Olaylar Ve Görüşler

Kapatılma ve kadınlık

27 Mayıs 2015 Çarşamba

Kapatılma, mekân üzerinden tanımlanan bir olgudur. Dışarıdan yalıtılmışlık üstüne bina edilir ve sınırlar içine tıkıştırılma halini ifade eder. Tabii ki bu sınırlar, dışarıdakilerin iradesiyle belirlenmiştir.

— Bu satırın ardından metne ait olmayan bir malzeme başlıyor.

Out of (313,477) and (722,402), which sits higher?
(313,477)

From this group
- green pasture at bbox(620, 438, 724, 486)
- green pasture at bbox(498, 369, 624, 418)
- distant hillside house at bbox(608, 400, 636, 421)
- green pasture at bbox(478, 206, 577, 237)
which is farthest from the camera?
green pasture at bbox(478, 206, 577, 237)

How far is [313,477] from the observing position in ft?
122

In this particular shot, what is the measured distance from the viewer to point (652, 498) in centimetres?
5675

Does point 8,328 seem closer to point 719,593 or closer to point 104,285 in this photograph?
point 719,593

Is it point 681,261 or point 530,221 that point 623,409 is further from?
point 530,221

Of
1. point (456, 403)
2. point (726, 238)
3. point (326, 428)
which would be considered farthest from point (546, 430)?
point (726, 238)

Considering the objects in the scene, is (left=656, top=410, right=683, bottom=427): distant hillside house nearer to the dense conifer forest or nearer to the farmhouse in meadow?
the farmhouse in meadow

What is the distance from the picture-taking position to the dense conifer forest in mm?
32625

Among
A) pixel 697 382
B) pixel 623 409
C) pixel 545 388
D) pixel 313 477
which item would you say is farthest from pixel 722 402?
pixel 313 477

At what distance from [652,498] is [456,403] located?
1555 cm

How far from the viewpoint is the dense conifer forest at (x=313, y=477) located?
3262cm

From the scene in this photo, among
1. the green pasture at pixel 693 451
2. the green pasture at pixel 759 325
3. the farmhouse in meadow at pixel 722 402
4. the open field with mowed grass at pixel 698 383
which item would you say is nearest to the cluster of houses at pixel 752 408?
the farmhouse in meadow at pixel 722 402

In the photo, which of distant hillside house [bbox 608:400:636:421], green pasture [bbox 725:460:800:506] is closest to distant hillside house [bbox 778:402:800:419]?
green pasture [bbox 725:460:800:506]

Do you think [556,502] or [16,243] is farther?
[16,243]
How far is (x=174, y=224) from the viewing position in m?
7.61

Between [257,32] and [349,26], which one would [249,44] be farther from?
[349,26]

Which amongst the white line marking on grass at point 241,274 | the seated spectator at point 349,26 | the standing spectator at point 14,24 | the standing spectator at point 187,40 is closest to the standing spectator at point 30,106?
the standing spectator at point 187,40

Gözetlenen, denetlenen dolayısıyla da yönetilen mekânlardır tüm kapatılmalar.Görünürdeki işlevi ıslah etme olan hapishaneler ve tedavi amaçlı kurulduğu söylenen akıl hastaneleri ilk akla gelen kapatılma mekânlarıdır.

Tecrit
Oysa tecrit asıl var oluş nedenidir bu kurumların. Dışarısına ait olunmadığını vurgulayan gettolar, mülteci kampları da benzer özellikler taşıyan zorunlu iskân alanlarıdır. Askeri merkezleri, eğitim kurumlarını ve fabrika gibi üretim yerlerini de birer kapatılma mekânı olarak görmek mümkündür.

Kadın ve kapatılma
Bu perspektiften bakınca kadınlık da bir kapatılma mekânı olarak tanımlanabilir. Belki de en eski kapatılma biçimidir cinsiyetçilik; binlerce yıl öncesinden kalan bir alışkanlıktır. Mekânın aradan çekilmesiyle kapatılan ile kapatılma uzamının aynılaşmasıdır kadınlık. Nasıl yaşayacağını, ne hissedeceğini, hangi bilgiyi bileceğini söyleyen bir yerleştirme alanı olarak kadınlık, eril bir tasarımla kurgulanmış, disipline edilmiştir.

Adaptasyon seçenekleri
Sosyolog Erving Goffman sık sık atıf yapılan Total Kurumların Özellikleri isimli makalesinde hapishane, akıl hastanesi ve toplama kampı gibi mekânlara kapatılanların adaptasyon süreci ile ilgili belli başlı izleklerin altını çizer.
Böyle bir kısıtlama içinde yaşamak zorunda kalan insanın ilk seçeneği durumsal geri çekilmedir. Kapatılan, ilgisini yakın çevresinden başka olan biten her şeyden geri çeker. İştiraki azalır. Kayıtsızdır dışarıya. Hatta dışarısı olarak tarif edilebilecek bir yer kalmamış gibidir onun için.
İkinci yol, kapatılma kurumu içindeki azami tatminle yetinmedir. Dış dünya kötülenir. İçerisi adeta bir yuvadır. İyidir.
Üçüncü seçenek kendinden vazgeçmektir. Total kurumun düzenine adapte olabilmek için istemeye istemeye kusursuz bir kapatılan rolü oynanır. Son seçenek ise isyankâr çizgidir, meydan okumadır. Böylesi bir eylemin içinde olanlara hapishanelerde hücre cezası verilir. Akıl hastanelerinde ise elektroşok bekler onları. Bu cezaların ardından kapatılanlarda sıklıkla durumsal geri çekilme görünür.

Hayatta kalma
Tüm bu adaptasyon olasılıkları, Goffman’ın total kurum olarak isimlendirdiği mekânlara kapatılanların hayatta kalma çabasını ifade eder. Öte yandan bu dört alternatifli uyum sürecini, geleneksel toplumlarda alışılagelen kadınlık halleri üzerinden tekrar okumak mümkündür.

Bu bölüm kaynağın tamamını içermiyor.